── RECORDS SHOWN

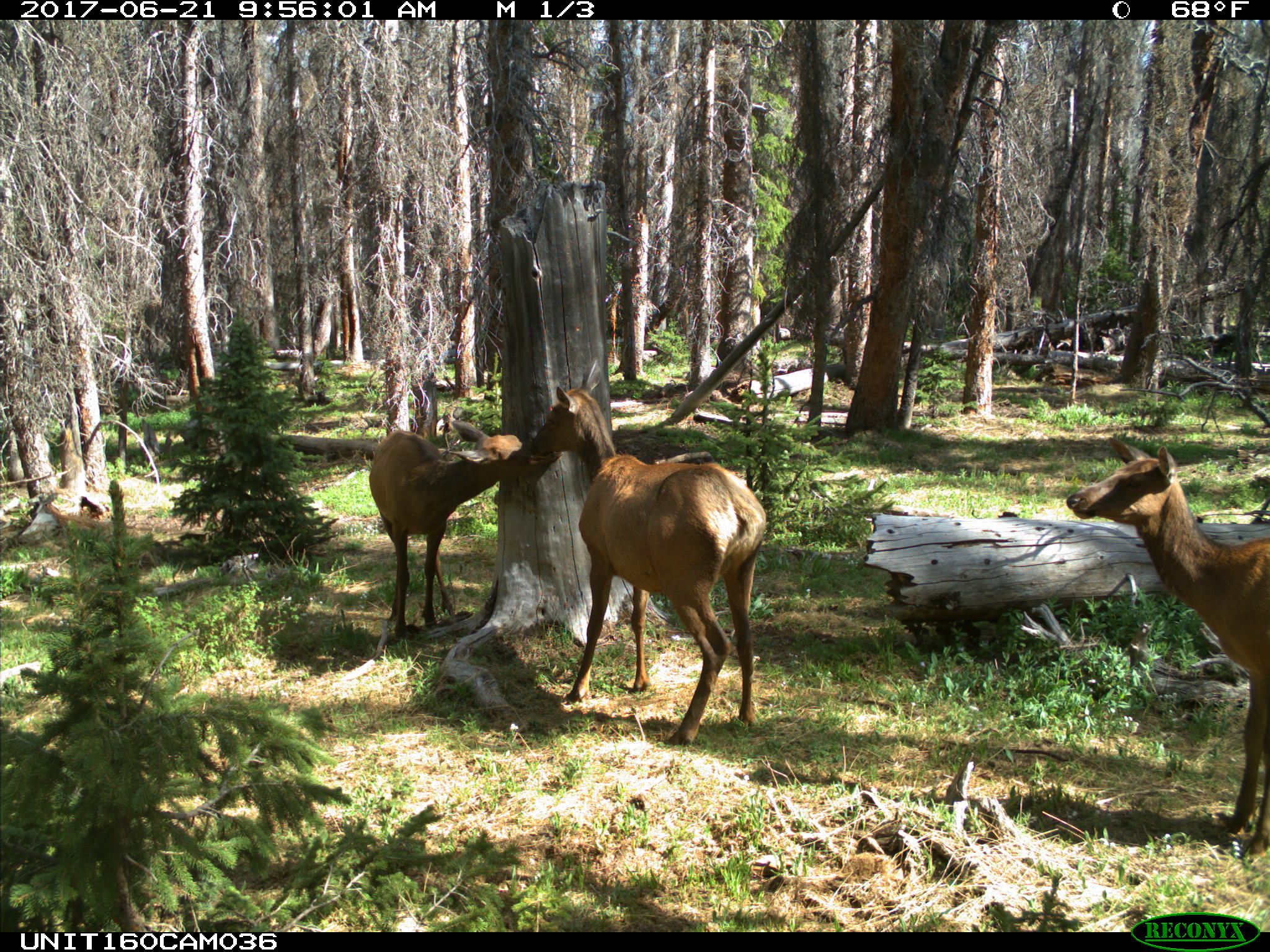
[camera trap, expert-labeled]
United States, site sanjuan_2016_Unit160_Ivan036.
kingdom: Animalia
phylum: Chordata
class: Mammalia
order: Artiodactyla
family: Cervidae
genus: Cervus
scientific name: Cervus elaphus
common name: red deer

────

> **EXERCISE AIM**
Please give again, word for word, only the lines from the one holding "United States, site" through the end of the listing above.

> **ANSWER TO THIS EXERCISE**
United States, site sanjuan_2016_Unit160_Ivan036.
kingdom: Animalia
phylum: Chordata
class: Mammalia
order: Artiodactyla
family: Cervidae
genus: Cervus
scientific name: Cervus elaphus
common name: red deer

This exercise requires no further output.